_PROVIDED PASSAGE_
====================

These New Puritans, worriedaboutsatan
Simon Jay Catling 03/02/2010
Call it a Horrors-style rejuvenation if you must, but the fact is there's always been something interesting about These New Puritans. After a not unreasonable amount of hype towards the tail end of 2007, the Southend four-piece found themselves unfairly derided in some circles as being "just another indie band" in the wake of debut LP Beat Pyramid. Whilst the likes of 'Elvis' and 'Swords of Truth' in part fitted that NME "indie" mould, there was more at work here: a strange obsession with numerology, sparse instrumentation that merely enhanced the impact of their bludgeoning jungle rhythms; and of course front man Jack Barnett's double-edged persona- at one both shy and in your face.
The surprise that greeted Hidden then is perhaps unjust (the acclaim certainly not), and These New Puritans' live show proves that with older songs merging seamlessly with the new. That heavy percussion is the constant once again, though tonight it morphs into a frightening beast, cutting through orchestral samples, post-punk guitar, and Jack's increasingly deranged vocal delivery with sadistic pleasure. In fact, the greatest contrast found this evening is between our headliners and the supporting worriedaboutsatan. The Bradford duo's half-hour set is a winding journey through shadowy dystopia; glitches and Burial-beats turn over like cogs whilst shimmering guitars and loops drift overhead- a thinly-veiled mist in their murky night time atmospherics. Such a sense of mood is only heightened thanks to the foreign black and white film playing out behind them- a strangely therapeutic device which, combined with worriedaboutsatan's sinister grooves, leaves the audience in a tightrope state of anxiety and bliss. Needless to say, it's wonderful.

====================

_Dataset entries_

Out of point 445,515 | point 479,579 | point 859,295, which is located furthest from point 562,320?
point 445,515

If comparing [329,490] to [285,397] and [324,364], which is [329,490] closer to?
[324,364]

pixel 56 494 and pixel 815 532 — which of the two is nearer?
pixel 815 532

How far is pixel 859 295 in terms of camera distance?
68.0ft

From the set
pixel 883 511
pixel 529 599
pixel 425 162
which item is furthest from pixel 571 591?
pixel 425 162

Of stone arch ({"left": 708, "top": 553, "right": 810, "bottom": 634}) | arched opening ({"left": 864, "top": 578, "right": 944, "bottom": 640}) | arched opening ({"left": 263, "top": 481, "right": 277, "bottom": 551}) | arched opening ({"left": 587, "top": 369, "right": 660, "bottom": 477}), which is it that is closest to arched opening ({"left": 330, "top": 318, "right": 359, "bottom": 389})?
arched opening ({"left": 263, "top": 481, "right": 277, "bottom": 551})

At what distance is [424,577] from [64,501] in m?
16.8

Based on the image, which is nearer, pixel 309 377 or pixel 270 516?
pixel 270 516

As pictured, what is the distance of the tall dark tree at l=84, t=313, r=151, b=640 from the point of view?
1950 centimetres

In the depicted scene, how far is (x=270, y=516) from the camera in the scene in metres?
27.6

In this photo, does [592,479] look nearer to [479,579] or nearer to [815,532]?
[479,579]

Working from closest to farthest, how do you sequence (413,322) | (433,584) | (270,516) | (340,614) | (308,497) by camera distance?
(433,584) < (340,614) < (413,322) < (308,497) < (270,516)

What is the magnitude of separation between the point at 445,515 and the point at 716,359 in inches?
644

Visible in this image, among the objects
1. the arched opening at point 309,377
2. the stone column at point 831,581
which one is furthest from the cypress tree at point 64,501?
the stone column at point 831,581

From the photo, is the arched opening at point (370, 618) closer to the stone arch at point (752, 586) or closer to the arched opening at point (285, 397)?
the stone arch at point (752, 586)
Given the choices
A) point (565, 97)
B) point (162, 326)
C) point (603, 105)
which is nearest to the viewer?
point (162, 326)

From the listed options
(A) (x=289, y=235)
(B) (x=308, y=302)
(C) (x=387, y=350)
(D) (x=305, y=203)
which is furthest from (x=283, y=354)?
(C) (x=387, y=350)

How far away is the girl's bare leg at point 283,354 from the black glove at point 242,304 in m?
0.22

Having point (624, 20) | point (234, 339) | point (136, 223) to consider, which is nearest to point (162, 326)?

====================

_WORK REQUEST 1_
Render this sentence from the concert review in French: "In fact, the greatest contrast found this evening is between our headliners and the supporting worriedaboutsatan."
_WORK REQUEST 2_
Write the next part of the concert review, picking up after its final sentence.

_ANSWER 1_
En fait, le plus grand contraste de la soirée se trouve entre nos têtes d'affiche et worriedaboutsatan, qui assure la première partie.

_ANSWER 2_
As the opening drum blasts of 'We Want War' rattle through the near sold-out Deaf Institute however, it's clear that we're here to be energised. The militaristic backbone to These New Puritans' seven-minute epic has something of a call-to-arms effect on the crowd, with Jack Barnett as the tribe's empowered leader. Between songs he's quiet, but during them he takes on a different form altogether: he's down on his knees looking for absolution at the demonic spectre he's unleashed on us; he's standing at the edge of stage with microphone stand gripped tightly, barking out orders. Sometimes the vocalist simply closes his eyes and raises his arms to the heavens, a resignation to the power his creations hold over him. It's this onstage difference in Barnett that most distinguishes 'new' These New Puritans from 'old'. Two years ago he did seem to be 'just another' snarling lead singer- here he seems a man completely absorbed into the music he's making, and this kind of self-belief is infectious when translated live (this would all count for nowt mind, but for brother George's tirelessly emphatic drumming. The other Barnett pretty much owns tonight, not so much threading songs together, more punching holes in their hardened layers in order to reach the set's next stage.)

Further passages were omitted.